6. La décision attaquée, après avoir mentionné le courrier du 3 mars 2022 de demande de protection fonctionnelle de M. B faisant état d'éléments susceptibles d'être regardés comme des faits constitutifs de harcèlement moral, indique que l'enquête administrative diligentée au vu des sollicitations du requérant est terminée et qu'il n'en ressort aucun élément permettant d'accréditer l'existence d'un harcèlement ou d'un quelconque comportement condamnable à l'égard de l'intéressé. Si cette décision indique qu'il n'est pas réservé de suite favorable à la demande de protection fonctionnelle dès lors que les faits graves de harcèlement rapportés ne sont pas corroborés, elle n'indique pas les considérations de droit sur lesquelles elle est fondée. Par suite, M. B est fondé à soutenir que la décision du 4 avril 2023 est entachée d'un défaut de motivation en droit et à en demander pour ce motif l'annulation.

7. Il résulte de ce qui précède que, sans qu'il soit besoin d'examiner les autres moyens de la requête, M. B est fondé à demander l'annulation de la décision du 4 avril 2023 et de la décision implicite de rejet de son recours gracieux par lesquelles le président du conseil départemental de La Réunion a refusé de lui accorder le bénéfice de la protection fonctionnelle.

Sur les conclusions à fin d'injonction :

8. Le motif d'annulation du présent jugement implique nécessairement que le département de La Réunion procède au réexamen de la situation de M. B, dans un délai de deux mois à compter de la notification du jugement à intervenir.

Sur les frais liés au litige :

9. Il n'y a pas lieu, dans les circonstances de l'espèce, de mettre à la charge du département, le versement à M. B d'une somme au titre de l'article L. 761-1 du code de justice administrative.

DECIDE :

Article 1er : La décision du 4 avril 2023 ainsi que la décision implicite de rejet de son recours gracieux par lesquelles le président du conseil départemental de La Réunion a refusé d'accorder le bénéfice de la protection fonctionnelle à M. B sont annulées.

Article 2 : Il est enjoint au département de La Réunion de réexaminer la demande de M. B dans un délai de deux mois à compter de la notification du présent jugement.

Article 3 : Le surplus des conclusions de la requête de M. B est rejeté.

Article 4 : Le présent jugement sera notifié à M. A B et au département de La Réunion.

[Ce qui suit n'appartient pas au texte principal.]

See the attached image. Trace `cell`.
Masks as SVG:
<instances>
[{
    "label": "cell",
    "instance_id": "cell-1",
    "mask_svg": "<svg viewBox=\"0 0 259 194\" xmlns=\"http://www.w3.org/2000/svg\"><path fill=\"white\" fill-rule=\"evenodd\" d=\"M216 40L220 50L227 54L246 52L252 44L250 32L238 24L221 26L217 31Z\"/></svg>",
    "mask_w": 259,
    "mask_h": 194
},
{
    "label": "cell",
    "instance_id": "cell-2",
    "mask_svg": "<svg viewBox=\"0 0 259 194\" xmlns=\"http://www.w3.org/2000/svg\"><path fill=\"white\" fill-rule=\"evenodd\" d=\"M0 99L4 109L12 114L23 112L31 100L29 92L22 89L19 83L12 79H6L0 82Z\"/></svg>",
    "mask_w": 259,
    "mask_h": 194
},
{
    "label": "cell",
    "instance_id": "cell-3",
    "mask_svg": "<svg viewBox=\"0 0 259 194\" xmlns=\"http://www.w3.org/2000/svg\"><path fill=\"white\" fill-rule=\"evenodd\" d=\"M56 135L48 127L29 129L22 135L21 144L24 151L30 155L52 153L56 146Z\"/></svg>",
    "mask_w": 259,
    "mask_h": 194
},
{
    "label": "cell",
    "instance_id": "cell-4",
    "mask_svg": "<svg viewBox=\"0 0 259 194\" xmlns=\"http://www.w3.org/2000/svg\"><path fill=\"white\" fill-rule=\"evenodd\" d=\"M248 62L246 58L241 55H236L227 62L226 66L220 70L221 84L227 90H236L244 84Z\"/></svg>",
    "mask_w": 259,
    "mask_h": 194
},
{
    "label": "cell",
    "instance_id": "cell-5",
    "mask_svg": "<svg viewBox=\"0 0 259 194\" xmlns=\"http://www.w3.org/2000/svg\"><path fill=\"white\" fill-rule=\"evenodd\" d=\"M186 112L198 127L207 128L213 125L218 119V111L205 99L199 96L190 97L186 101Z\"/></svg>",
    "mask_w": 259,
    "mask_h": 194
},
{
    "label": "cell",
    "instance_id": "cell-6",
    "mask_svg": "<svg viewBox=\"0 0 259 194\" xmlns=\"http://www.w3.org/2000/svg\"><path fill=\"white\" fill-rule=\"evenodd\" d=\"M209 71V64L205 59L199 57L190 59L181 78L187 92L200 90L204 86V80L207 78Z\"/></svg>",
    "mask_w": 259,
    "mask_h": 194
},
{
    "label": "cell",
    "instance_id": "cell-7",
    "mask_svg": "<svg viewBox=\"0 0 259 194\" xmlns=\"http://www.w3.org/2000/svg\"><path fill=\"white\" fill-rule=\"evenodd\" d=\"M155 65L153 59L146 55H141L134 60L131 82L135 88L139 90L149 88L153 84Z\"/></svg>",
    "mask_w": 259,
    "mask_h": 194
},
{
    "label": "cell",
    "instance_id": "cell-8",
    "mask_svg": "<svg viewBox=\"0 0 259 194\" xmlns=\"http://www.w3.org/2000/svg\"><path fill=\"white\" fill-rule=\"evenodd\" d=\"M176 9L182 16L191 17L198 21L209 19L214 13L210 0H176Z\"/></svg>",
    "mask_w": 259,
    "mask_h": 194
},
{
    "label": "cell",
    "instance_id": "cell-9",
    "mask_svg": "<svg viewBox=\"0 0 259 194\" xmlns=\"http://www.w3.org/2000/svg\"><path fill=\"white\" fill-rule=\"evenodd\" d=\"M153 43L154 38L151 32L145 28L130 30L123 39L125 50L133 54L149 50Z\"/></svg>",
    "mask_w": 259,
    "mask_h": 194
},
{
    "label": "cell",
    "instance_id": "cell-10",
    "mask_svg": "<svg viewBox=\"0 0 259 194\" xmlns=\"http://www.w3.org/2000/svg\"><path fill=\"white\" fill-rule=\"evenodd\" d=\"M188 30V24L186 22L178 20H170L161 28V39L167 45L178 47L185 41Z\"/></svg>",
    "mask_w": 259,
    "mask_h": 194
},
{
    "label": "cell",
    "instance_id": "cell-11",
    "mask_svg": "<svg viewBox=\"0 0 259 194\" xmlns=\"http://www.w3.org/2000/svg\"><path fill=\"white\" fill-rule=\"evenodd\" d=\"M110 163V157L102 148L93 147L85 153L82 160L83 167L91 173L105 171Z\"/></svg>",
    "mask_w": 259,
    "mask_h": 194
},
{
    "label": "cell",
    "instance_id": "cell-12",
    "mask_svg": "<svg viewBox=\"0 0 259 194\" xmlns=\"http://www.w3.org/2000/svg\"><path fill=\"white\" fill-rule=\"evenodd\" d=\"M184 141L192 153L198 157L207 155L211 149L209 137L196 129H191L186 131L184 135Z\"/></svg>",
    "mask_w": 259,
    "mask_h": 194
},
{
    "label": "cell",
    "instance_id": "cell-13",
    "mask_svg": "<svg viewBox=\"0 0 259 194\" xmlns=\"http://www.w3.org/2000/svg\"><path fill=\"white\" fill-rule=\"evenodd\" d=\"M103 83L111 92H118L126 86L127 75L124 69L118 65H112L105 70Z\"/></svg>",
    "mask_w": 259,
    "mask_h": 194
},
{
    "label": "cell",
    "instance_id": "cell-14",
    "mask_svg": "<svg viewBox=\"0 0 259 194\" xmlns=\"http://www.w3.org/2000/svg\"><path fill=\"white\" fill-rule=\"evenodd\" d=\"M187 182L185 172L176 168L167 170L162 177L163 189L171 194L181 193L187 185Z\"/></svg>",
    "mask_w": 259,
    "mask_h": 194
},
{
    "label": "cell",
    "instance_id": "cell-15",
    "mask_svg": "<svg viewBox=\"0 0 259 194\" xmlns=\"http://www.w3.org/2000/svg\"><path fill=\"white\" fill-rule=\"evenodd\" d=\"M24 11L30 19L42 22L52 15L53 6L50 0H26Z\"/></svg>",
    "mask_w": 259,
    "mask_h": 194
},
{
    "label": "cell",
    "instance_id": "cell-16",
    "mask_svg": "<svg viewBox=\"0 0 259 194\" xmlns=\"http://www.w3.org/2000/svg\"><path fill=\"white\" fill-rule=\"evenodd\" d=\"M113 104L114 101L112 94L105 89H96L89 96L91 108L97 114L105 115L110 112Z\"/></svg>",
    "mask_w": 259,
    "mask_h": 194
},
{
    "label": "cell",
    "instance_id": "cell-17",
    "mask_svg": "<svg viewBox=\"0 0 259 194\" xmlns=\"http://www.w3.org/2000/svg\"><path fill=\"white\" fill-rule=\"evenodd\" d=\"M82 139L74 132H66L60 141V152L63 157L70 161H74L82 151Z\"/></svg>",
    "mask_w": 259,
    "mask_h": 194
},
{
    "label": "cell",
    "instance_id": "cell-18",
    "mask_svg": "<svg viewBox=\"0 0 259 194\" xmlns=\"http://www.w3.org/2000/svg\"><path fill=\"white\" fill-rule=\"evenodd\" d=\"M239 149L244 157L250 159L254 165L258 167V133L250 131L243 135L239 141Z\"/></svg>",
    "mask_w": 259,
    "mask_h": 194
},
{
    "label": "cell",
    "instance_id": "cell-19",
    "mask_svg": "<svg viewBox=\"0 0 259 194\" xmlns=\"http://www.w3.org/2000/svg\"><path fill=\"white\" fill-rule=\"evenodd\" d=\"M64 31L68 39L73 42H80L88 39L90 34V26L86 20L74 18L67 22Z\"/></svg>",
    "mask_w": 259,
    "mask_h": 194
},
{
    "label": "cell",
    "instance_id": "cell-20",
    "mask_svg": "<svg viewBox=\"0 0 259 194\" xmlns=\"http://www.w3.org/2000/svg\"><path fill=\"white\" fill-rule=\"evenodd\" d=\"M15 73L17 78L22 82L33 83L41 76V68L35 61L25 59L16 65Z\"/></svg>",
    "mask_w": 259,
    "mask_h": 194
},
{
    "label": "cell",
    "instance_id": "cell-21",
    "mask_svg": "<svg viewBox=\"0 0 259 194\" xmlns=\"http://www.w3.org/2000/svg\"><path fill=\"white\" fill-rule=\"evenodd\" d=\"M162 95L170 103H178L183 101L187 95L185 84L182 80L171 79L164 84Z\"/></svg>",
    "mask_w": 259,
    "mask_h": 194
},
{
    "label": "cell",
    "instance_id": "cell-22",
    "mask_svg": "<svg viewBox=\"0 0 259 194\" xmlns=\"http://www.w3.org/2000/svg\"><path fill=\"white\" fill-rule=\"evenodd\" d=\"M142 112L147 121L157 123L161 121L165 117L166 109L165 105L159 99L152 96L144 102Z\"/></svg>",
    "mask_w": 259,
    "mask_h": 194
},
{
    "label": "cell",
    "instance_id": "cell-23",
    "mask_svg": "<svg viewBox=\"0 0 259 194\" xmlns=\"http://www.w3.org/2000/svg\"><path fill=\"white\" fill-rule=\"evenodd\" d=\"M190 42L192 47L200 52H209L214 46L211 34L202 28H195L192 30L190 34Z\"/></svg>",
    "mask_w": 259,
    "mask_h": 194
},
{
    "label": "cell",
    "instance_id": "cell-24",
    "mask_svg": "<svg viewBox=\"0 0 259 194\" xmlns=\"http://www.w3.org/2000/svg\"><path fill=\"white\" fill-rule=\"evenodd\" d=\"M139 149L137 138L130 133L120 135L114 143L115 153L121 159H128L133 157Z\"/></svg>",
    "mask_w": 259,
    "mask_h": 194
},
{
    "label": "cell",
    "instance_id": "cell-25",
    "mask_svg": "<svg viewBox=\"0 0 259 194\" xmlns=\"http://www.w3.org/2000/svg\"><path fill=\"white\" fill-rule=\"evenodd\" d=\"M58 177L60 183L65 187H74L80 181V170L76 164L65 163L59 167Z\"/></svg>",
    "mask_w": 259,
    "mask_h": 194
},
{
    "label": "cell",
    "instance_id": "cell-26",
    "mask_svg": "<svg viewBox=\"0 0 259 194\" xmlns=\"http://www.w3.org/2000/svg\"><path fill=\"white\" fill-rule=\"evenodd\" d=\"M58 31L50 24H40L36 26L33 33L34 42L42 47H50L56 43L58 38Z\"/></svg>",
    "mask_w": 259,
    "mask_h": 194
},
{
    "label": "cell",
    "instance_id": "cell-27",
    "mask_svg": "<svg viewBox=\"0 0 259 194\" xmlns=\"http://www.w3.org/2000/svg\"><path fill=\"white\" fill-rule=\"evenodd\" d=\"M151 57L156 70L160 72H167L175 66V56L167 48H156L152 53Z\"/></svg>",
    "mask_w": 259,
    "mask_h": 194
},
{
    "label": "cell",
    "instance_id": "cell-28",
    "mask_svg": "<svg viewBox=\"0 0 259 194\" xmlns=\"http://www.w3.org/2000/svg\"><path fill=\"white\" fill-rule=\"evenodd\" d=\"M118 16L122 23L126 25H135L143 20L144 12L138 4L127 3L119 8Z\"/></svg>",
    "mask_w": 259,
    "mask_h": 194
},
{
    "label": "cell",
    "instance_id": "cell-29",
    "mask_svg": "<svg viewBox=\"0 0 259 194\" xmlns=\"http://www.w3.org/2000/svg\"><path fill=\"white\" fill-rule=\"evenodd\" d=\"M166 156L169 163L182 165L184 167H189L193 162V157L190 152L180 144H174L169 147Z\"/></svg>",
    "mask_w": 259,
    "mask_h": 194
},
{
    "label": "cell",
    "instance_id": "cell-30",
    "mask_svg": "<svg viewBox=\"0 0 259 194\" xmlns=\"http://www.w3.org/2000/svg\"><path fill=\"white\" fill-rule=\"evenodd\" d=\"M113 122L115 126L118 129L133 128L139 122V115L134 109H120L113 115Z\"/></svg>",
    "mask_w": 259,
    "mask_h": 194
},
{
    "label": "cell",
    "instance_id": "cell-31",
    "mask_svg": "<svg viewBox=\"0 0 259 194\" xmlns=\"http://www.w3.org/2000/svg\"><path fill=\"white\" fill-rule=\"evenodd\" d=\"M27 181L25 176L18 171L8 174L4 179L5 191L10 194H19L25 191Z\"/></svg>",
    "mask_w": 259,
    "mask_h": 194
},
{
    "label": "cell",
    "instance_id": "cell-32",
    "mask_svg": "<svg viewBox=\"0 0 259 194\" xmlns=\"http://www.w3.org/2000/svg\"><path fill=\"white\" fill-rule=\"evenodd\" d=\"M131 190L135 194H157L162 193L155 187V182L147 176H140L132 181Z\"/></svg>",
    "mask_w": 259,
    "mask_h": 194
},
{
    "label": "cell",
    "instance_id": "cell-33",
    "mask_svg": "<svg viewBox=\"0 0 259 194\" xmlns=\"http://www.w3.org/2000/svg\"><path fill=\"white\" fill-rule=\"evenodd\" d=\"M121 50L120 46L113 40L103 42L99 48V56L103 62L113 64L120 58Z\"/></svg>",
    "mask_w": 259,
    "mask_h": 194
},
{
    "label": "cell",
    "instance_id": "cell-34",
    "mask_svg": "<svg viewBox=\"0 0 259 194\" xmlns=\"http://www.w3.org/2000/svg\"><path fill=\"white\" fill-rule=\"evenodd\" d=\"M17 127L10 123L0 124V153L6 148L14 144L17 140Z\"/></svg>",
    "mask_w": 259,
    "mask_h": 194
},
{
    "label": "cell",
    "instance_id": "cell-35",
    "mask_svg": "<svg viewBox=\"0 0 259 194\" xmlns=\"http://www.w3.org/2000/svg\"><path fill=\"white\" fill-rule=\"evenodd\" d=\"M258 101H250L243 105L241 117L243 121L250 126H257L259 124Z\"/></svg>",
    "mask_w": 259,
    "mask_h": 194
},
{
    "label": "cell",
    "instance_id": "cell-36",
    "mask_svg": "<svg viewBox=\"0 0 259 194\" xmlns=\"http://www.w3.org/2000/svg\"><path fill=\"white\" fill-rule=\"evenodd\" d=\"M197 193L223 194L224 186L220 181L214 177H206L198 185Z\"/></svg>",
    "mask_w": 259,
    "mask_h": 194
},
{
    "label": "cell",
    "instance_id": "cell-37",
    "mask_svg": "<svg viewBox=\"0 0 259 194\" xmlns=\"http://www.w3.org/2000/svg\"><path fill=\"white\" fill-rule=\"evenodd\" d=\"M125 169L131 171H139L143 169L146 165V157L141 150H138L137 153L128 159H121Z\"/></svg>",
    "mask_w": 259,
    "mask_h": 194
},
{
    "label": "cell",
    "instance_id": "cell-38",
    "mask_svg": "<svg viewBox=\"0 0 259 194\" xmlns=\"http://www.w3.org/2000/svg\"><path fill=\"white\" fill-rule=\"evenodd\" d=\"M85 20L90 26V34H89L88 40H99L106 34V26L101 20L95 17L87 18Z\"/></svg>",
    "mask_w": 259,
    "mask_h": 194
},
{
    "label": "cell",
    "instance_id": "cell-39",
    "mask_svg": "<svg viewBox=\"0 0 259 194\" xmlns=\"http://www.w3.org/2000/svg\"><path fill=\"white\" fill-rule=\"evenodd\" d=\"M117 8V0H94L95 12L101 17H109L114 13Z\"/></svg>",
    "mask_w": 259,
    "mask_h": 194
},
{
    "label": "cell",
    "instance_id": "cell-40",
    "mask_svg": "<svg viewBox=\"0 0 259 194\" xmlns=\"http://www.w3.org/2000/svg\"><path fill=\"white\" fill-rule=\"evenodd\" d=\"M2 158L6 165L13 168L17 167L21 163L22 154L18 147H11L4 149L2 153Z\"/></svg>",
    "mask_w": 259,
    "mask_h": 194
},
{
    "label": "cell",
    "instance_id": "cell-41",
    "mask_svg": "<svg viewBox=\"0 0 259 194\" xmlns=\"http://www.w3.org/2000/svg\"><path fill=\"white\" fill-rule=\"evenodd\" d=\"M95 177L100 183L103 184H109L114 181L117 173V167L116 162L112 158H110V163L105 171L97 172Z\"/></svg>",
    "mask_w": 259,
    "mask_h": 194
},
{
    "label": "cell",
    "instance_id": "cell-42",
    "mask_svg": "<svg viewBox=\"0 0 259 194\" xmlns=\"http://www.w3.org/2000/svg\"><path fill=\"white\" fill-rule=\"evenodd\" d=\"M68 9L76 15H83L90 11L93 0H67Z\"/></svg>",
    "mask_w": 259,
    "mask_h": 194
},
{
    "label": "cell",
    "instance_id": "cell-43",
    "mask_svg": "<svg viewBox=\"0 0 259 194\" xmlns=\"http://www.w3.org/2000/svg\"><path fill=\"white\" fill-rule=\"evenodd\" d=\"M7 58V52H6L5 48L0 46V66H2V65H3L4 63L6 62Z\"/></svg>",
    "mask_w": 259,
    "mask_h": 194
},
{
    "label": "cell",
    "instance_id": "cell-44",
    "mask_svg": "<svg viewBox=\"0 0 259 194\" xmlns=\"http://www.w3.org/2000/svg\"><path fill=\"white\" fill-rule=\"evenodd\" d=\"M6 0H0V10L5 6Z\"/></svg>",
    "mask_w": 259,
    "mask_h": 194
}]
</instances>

Délibéré après l'audience du 5 septembre 2024, à laquelle siégeaient :

Mme Blin, présidente,

M. Monlaü, premier conseiller,

Mme Tomi, première conseillère.

Rendu public par mise à disposition au greffe le 26 septembre 2024.

Le rapporteur,

X. MONLAÜ

La présidente,

A. BLINLa greffière,

S. LE CARDIET-BALOUKJY

La République mande et ordonne au préfet de La Réunion en ce qui le concerne ou à tous commissaires de justice à ce requis en ce qui concerne les voies de droit commun, contre les parties privées, de pourvoir à l'exécution de la présente décision.